Şirket tüzüğünde rüşvetin belgesi gözümüze sokulurken, 13 Şubat 2019 tarihinde yayınlanan tamimin, o şirketin iliştirilmiş ortağı tarafından siyasi baskıyla yayınlattırıldığını sağır sultan bile biliyor. Bu olayın kamuoyuna yansımasıyla birlikte tamimde imzası olan Genel Müdürün yerinin değiştirilmesi, kafalarda oluşan soru işaretlerinin cevapları, yavaş yavaş yerine oturmaya başlıyor.
Türk Boğazları konusunda otorite olduğu ifade edilen Ali Kurumahmut'un mimarı olduğu Kılavuzluk ve Römorkör Hizmetleri yönetmeliği nedeniyle, vicdanının rahat olduğunu düşünmüyorum. Eğer Ali Kurumahmut'un vicdanı rahat ise söyleyecek bir sözümüz kalmaz.
"RÜŞVET, GELİR VE HAYIR"
Öte yandan rüşvet, alanında vereninde lanetlendiği bir dinin mensubu olanların, Rüşvet, Hayır ve Gelir kelimelerini aynı cümle içinde kullanmalarını hayretle karşılıyorum.
Allah Resulü'nün, devlet ricalinde görev yapanlar için "Hüküm vermede, rüşvet verene ve alana, Allah lânet etsin " diye beddua ettiğini unutmayalım.
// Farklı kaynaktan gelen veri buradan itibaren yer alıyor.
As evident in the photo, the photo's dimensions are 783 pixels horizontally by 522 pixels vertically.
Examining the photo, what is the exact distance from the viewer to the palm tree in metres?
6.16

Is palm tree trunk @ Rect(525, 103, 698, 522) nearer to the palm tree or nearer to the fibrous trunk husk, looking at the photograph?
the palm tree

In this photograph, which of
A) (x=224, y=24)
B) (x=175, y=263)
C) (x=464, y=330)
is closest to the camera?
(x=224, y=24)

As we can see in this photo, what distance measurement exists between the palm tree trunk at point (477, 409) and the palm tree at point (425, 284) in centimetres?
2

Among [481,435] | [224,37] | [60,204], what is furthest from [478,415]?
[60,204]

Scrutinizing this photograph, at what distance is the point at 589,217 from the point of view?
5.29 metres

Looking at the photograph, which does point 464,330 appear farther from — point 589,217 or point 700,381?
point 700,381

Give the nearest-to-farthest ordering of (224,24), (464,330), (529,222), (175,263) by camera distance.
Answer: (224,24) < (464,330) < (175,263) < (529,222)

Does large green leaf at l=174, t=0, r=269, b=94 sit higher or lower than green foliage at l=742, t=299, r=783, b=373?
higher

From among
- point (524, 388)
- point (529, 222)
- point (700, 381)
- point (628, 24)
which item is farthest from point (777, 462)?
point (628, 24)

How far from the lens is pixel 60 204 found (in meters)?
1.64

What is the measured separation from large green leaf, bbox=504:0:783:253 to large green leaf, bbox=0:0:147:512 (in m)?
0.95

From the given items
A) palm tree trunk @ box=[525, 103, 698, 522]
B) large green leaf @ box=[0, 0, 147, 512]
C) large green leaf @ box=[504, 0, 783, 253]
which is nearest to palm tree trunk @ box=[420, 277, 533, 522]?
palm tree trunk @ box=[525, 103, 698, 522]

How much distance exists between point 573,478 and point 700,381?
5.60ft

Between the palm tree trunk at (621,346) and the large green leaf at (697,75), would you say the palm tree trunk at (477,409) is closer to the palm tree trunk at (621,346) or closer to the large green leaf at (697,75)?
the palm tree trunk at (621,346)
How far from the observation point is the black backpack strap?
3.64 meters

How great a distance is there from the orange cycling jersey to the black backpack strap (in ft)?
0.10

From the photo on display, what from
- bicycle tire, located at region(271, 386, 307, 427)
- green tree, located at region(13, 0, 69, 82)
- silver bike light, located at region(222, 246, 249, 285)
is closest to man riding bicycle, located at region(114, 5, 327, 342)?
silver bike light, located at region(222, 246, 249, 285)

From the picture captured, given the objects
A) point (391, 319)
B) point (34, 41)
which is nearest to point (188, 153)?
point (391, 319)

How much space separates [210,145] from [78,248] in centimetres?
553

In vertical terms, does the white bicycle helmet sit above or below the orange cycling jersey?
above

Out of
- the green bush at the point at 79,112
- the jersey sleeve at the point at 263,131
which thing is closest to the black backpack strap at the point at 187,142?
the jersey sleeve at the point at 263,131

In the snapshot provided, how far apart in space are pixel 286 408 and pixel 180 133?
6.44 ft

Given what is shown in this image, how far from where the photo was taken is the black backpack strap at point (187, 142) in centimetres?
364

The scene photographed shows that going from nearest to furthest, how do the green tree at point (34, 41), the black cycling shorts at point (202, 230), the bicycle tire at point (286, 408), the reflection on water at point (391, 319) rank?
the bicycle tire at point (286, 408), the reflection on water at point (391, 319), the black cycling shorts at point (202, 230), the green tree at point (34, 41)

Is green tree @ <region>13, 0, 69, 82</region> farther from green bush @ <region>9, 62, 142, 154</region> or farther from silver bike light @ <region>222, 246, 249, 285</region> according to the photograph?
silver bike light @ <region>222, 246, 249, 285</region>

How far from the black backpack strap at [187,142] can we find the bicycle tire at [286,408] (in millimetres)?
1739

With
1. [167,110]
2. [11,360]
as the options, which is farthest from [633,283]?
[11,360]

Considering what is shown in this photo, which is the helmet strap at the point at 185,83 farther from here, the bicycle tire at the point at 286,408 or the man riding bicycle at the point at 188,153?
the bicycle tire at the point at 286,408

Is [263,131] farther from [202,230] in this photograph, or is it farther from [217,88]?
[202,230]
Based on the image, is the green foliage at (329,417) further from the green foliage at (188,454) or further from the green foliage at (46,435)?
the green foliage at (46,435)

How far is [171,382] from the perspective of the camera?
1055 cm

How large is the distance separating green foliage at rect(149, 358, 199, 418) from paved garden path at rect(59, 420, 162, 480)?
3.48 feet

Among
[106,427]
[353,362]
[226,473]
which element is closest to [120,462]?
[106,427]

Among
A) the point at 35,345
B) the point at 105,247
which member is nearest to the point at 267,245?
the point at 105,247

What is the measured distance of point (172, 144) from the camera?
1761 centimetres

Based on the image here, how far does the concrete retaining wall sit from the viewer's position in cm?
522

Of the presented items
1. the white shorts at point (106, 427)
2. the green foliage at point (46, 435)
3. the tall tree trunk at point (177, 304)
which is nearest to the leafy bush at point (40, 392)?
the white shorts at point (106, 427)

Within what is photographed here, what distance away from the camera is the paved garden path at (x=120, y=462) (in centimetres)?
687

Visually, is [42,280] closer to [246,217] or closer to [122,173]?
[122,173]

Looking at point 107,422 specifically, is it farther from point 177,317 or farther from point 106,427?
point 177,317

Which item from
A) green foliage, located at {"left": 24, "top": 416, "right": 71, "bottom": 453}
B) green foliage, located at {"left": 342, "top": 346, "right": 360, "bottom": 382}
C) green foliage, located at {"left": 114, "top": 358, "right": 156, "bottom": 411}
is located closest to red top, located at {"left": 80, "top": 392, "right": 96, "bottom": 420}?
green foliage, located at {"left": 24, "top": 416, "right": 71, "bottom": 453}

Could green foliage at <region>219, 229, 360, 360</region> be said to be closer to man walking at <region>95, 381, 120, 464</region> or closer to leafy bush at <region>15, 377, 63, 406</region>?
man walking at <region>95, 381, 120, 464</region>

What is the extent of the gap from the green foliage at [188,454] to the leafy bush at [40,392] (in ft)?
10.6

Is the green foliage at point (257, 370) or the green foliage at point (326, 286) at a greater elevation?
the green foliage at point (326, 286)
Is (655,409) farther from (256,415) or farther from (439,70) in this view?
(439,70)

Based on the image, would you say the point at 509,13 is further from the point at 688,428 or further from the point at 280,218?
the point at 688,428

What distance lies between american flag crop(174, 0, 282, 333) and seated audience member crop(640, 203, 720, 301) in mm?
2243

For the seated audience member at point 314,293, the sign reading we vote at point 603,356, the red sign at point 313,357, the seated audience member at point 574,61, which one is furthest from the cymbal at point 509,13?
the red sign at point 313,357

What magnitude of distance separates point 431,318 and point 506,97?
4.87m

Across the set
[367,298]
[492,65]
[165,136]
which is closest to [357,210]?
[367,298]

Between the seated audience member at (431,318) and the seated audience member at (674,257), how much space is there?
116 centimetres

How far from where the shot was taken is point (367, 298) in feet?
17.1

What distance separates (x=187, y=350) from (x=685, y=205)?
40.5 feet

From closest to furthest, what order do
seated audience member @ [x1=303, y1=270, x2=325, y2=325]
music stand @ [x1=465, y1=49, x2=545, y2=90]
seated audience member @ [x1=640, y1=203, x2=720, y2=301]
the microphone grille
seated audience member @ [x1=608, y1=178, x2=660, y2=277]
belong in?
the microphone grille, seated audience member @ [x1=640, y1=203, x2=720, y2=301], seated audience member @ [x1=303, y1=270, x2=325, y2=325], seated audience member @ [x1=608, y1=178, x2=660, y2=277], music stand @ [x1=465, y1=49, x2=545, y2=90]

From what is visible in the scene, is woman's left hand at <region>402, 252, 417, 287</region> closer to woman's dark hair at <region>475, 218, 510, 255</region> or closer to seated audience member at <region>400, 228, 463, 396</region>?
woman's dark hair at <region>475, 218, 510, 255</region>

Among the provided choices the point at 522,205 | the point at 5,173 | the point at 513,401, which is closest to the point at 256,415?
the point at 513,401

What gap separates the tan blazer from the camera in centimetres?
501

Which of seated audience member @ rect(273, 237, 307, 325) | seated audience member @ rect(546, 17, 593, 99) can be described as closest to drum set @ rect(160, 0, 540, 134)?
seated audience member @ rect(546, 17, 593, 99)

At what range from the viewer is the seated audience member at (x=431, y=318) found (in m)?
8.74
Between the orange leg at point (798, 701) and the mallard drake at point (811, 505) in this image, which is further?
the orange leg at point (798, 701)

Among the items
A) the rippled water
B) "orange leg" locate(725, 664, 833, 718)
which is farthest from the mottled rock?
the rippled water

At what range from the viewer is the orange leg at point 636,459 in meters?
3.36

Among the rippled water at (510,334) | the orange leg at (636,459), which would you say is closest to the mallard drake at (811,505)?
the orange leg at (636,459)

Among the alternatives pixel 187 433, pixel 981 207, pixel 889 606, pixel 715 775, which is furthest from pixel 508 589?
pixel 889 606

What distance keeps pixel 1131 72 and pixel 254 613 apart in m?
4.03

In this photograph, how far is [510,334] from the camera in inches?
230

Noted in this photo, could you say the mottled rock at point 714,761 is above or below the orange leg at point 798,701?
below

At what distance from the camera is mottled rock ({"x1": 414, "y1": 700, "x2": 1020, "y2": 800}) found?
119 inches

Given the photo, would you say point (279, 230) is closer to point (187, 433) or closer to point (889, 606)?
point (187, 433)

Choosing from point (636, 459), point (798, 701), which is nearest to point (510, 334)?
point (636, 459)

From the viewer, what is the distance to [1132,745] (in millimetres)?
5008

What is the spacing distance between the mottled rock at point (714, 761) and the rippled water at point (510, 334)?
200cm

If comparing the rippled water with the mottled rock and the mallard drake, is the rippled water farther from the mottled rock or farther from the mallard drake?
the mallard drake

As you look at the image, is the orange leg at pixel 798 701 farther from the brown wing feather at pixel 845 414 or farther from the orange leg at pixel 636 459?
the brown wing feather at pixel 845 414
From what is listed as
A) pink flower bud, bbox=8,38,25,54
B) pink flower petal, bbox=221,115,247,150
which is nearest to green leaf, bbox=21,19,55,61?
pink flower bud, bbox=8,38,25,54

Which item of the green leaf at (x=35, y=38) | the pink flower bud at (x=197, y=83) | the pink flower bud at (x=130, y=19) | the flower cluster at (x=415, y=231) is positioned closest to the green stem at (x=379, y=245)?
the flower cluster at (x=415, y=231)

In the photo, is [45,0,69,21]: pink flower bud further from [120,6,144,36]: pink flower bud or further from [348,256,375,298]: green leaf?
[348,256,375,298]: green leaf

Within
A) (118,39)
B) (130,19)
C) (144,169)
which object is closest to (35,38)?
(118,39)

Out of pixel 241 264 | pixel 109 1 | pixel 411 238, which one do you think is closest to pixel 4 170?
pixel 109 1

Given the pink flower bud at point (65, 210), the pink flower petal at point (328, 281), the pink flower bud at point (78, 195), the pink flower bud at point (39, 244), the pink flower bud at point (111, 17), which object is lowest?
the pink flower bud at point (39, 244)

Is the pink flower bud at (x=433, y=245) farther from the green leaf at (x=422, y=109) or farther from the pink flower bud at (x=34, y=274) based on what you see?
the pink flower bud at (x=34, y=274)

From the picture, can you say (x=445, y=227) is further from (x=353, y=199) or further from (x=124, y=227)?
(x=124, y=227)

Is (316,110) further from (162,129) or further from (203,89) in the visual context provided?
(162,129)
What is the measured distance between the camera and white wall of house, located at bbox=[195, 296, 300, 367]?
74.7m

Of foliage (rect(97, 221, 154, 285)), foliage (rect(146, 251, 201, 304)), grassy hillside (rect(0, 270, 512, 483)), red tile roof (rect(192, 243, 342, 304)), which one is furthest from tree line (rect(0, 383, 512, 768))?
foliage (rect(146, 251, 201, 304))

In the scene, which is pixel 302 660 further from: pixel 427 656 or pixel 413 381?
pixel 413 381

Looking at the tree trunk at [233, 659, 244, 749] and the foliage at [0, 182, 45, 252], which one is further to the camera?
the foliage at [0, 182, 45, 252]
Kanunla verilmesi gereken imtiyaz hakkının, yönetmelikle verilmesi ayrı bir sorun teşkil ederken, "Kılavuzluk gelirinden alınacak dörtte üçlük pay, eğitim için kullanılacak" demek en hafif tabirle seviyesizliğin zirvesi olarak önümüze çıkıyor.
Bir döneme imza atan Civangate skandalında mahkeme tutanaklarına yansıyan; Alaattin Çakıcı'nın adamı Davut Yıldız'ın Engin Civan'a yönelik "Rüşvetin Belgesi mi Olur?" soru cümlesinin, günümüzde şirket tüzüklerine kaydedilmesi "Demek ki Belgesi de Oluyormuş" dedirtiyor...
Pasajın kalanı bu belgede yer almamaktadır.